Normal skunk litters consist of 2 to 10 babies and are born pink-skinned and blind. By their second week, babies are furred and by their third week, their eyes have opened. They are usually weaned and will be out with their mom on nightly hunting forays by their sixth week. So we're thinking these babies are about six weeks old. Although we have never seen the mom, our guess is that she's under the shed and she still lets them suckle since sometimes we can hear nursing sounds. 

For now, everyone in my family is having fun hanging out in my sister's yard and watching the babies. But the bad news is that the babies normally stay with their mom until the next spring. So, I'm sure things won't be so much fun and may get a little smelly when the babies learn to spray. But until then, it's certainly a privilege to get to observe these smelly little ones!


Who Is She?

I'll be frank; I'm confused. As you know, we ordered 10 chicks in March. When we were at the hatchery, the helper told us they threw in an extra chick and she identified it as a Speckled Sussex. We were thrilled to have our new little extra!

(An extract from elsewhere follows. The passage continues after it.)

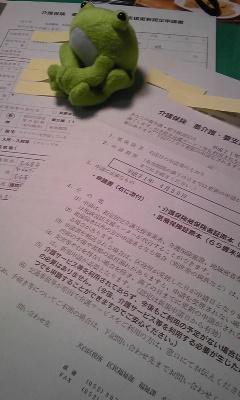 手続き日記〜介護保険制度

Here comes the rub. One of the babies died in her first week with us. That one was definitely a Speckled Sussex. Now, the chicks are grown up and nobody looks like a Speckled Sussex. I know the identities of everyone else - New Hampshire, Ameracauna, Buff Orpington, Brown Leghorn, Light Brahma and Black Austrolorp. But, I can't figure out the breed for our "extra."
She's beautiful and friendly, but what is she?
She's a beautiful bird, in fact, I call her "sunburst" because the feathers going down her neck look like rays of sun. Her golden and orange colors are mixed in with gray feathers and the combination is striking. She's got greenish/brown legs. She looks nothing like the Speckled Sussex that elimination tells us she should be.
Sunburst grazing with her flock mates.
I lean toward the hatchery worker getting it wrong; with my guess being she's an Ameracuana without the cheek muffs. (One of my last Ameracaunas did not have prominent cheek muffs either.) But, I can't be 100 percent sure.

I guess if we have three green/blue eggs in one day, the proverbial proof will be in the pudding. But, what if we don't have that "proof?" I'm intensely curious and wondered if any of you have a guess? I would love to know what you think.